Careful Words

charge (n.)

charge (v.)

charge (adv.)

"Charge, Chester, charge! on, Stanley, on!"

Were the last words of Marmion.

Sir Walter Scott (1771-1832): Marmion. Canto vi. Stanza 32.

O shame! where is thy blush? Rebellions hell,

If thou canst mutine in a matron's bones,

To flaming youth let virtue be as wax,

And melt in her own fire: proclaim no shame

When the compulsive ardour gives the charge,

Since frost itself as actively doth burn,

And reason panders will.

William Shakespeare (1564-1616): Hamlet. Act iii. Sc. 4.

Who so shall telle a tale after a man,

He moste reherse, as neighe as ever he can,

Everich word, if it be in his charge,

All speke he never so rudely and so large;

Or elles he moste tellen his tale untrewe,

Or feinen thinges, or finden wordes newe.

Geoffrey Chaucer (1328-1400): Canterbury Tales. Prologue. Line 733.

And raw in fields the rude militia swarms,

Mouths without hands; maintain'd at vast expense,

In peace a charge, in war a weak defence;

Stout once a month they march, a blustering band,

And ever but in times of need at hand.

John Dryden (1631-1701): Cymon and Iphigenia. Line 400.

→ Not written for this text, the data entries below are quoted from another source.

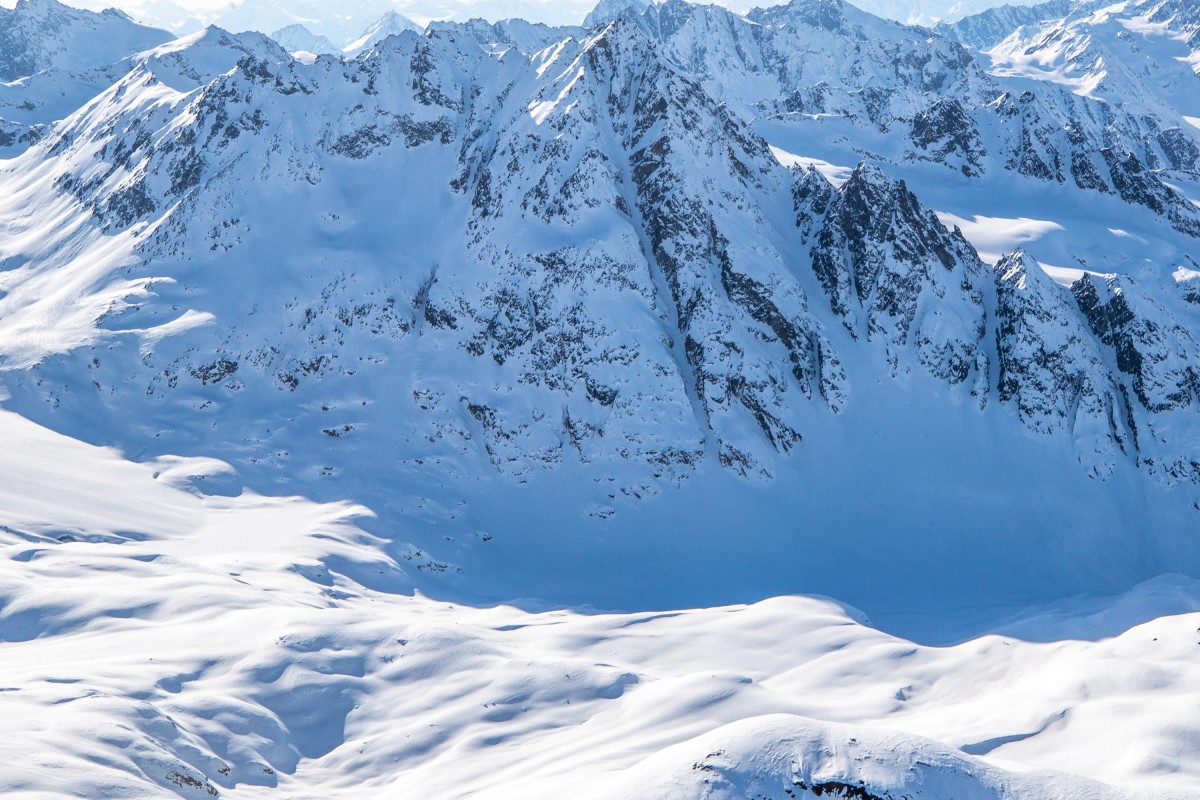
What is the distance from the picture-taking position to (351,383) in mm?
85688

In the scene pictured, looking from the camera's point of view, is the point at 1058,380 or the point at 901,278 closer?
the point at 1058,380

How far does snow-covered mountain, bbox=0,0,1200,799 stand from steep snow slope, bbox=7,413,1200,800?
1.03 ft

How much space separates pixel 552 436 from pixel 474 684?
3405 cm

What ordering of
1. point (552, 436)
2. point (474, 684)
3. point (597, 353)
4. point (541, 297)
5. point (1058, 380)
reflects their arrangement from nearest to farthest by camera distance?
1. point (474, 684)
2. point (552, 436)
3. point (597, 353)
4. point (1058, 380)
5. point (541, 297)

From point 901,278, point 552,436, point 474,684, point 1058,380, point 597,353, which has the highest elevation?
point 901,278

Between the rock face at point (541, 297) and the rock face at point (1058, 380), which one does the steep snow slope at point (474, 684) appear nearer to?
the rock face at point (541, 297)

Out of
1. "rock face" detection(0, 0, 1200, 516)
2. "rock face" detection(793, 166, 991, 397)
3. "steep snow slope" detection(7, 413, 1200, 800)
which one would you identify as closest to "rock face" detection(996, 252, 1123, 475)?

The charge is prepar'd, the lawyers are met,

The judges all ranged,—a terrible show!

John Gay (1688-1732): The Beggar's Opera. Act iii. Sc. 2.

A charge to keep I have,

A God to glorify;

A never dying soul to save,

And fit it for the sky.

Charles Wesley: Christian Fidelity.

The combat deepens. On, ye brave,

Who rush to glory or the grave!

Wave, Munich! all thy banners wave,

And charge with all thy chivalry!

Thomas Campbell (1777-1844): Hohenlinden.